Task brief: Copy out the records below, substituting "camera" for "lens" and changing nothing else.

Dataset excerpts:
------------------------

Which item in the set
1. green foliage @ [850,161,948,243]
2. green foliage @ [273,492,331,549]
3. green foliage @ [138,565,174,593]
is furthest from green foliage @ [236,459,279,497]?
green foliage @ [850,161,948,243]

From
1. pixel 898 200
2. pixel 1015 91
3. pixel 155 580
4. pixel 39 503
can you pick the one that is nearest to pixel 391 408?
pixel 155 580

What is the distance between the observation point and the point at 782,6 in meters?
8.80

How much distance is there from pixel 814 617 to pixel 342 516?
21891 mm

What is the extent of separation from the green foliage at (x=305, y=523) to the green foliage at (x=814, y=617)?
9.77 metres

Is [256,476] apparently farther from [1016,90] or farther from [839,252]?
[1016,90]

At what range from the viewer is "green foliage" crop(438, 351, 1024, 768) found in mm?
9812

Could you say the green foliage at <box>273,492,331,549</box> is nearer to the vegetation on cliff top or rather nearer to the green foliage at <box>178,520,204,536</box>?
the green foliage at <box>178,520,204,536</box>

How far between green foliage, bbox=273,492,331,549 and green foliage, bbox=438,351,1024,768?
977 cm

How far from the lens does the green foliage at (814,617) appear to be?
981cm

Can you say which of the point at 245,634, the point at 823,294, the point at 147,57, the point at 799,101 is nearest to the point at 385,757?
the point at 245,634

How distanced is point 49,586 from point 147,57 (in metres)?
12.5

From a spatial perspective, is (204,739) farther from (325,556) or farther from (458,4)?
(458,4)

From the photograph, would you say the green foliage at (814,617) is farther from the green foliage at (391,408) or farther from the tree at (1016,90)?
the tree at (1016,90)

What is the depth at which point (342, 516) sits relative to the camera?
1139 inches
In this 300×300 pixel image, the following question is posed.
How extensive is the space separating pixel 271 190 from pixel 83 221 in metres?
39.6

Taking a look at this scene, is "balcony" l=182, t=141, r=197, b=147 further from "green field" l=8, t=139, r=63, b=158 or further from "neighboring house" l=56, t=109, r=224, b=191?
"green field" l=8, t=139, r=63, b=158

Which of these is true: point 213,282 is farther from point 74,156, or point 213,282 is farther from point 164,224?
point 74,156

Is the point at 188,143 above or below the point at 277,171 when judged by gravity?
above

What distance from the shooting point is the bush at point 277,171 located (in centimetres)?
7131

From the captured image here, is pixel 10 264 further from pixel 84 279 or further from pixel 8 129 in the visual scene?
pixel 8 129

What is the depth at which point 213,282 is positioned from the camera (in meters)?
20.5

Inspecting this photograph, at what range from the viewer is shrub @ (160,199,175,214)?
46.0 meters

------------------------

Answer for this exercise:
Which item in the set
1. green foliage @ [850,161,948,243]
2. green foliage @ [273,492,331,549]
3. green foliage @ [138,565,174,593]
is furthest from green foliage @ [236,459,279,497]?
green foliage @ [850,161,948,243]

From
1. pixel 898 200
2. pixel 1015 91
3. pixel 155 580
4. pixel 39 503
can you pick the one that is nearest to pixel 391 408?
pixel 155 580

What is the distance between the observation point and the point at 782,6 in meters?
8.80

How much distance is there from pixel 814 617 to pixel 342 516?
21891 mm

What is the extent of separation from the green foliage at (x=305, y=523) to the green foliage at (x=814, y=617)?
9.77 metres

Is [256,476] apparently farther from [1016,90] or farther from [839,252]?
[1016,90]

At what range from the viewer is "green foliage" crop(438, 351, 1024, 768) found in mm?
9812

Could you say the green foliage at <box>273,492,331,549</box> is nearer to the vegetation on cliff top or rather nearer to the green foliage at <box>178,520,204,536</box>?
the green foliage at <box>178,520,204,536</box>

How far between green foliage, bbox=273,492,331,549 and green foliage, bbox=438,351,1024,768?
977 cm

How far from the camera does the green foliage at (814,617) appear to be?
981cm

Can you say which of the point at 245,634, the point at 823,294, the point at 147,57, the point at 799,101 is nearest to the point at 385,757?
the point at 245,634

How distanced is point 49,586 from point 147,57 (in metres)?
12.5

From a spatial perspective, is (204,739) farther from (325,556) or farther from (458,4)?
(458,4)

From the photograph, would you say the green foliage at (814,617) is farther from the green foliage at (391,408) or farther from the tree at (1016,90)?
the tree at (1016,90)

What is the depth at which point (342, 516) sits relative to the camera?
1139 inches
In this 300×300 pixel image, the following question is posed.
How extensive is the space separating pixel 271 190 from pixel 83 221 in metres?
39.6

Taking a look at this scene, is "balcony" l=182, t=141, r=197, b=147 further from "green field" l=8, t=139, r=63, b=158 or further from "neighboring house" l=56, t=109, r=224, b=191?
"green field" l=8, t=139, r=63, b=158

Which of these is true: point 213,282 is farther from point 74,156, or point 213,282 is farther from point 164,224?
point 74,156

Is the point at 188,143 above or below the point at 277,171 when judged by gravity?
above

What distance from the shooting point is the bush at point 277,171 located (in centimetres)?
7131

From the captured image here, is pixel 10 264 further from pixel 84 279 or further from pixel 8 129 in the visual scene?
pixel 8 129

What is the depth at which point 213,282 is positioned from the camera (in meters)?
20.5

Inspecting this photograph, at what range from the viewer is shrub @ (160,199,175,214)?
46.0 meters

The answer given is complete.